- _THE TASK_: Update the lines from the one with "How far does" up to and including the one with "2.14 metres", putting "child's hand" where "boy's hand" stands and keeping everything else the same.

[Records from a collection]
-----

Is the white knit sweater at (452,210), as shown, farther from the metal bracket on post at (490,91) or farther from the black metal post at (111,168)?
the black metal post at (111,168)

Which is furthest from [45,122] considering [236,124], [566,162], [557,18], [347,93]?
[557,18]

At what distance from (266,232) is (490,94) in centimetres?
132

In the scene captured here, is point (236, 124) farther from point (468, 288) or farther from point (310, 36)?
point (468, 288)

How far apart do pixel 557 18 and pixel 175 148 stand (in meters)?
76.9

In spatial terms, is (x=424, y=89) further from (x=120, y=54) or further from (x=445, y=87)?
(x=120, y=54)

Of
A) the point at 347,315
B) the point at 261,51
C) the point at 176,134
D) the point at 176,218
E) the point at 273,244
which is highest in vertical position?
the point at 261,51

-----

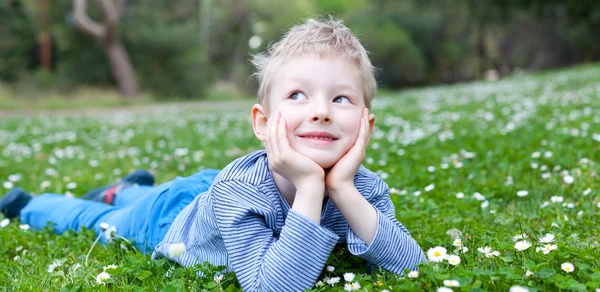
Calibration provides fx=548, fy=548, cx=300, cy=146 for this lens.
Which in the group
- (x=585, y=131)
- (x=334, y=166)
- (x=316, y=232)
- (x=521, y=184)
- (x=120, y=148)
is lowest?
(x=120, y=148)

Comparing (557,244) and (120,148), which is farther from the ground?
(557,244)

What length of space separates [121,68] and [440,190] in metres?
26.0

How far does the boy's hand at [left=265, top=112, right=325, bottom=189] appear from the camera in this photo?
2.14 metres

-----

- _CORRECT OUTPUT_:
How far does the child's hand at [left=265, top=112, right=325, bottom=189] appear from the camera in this photo?
2.14 metres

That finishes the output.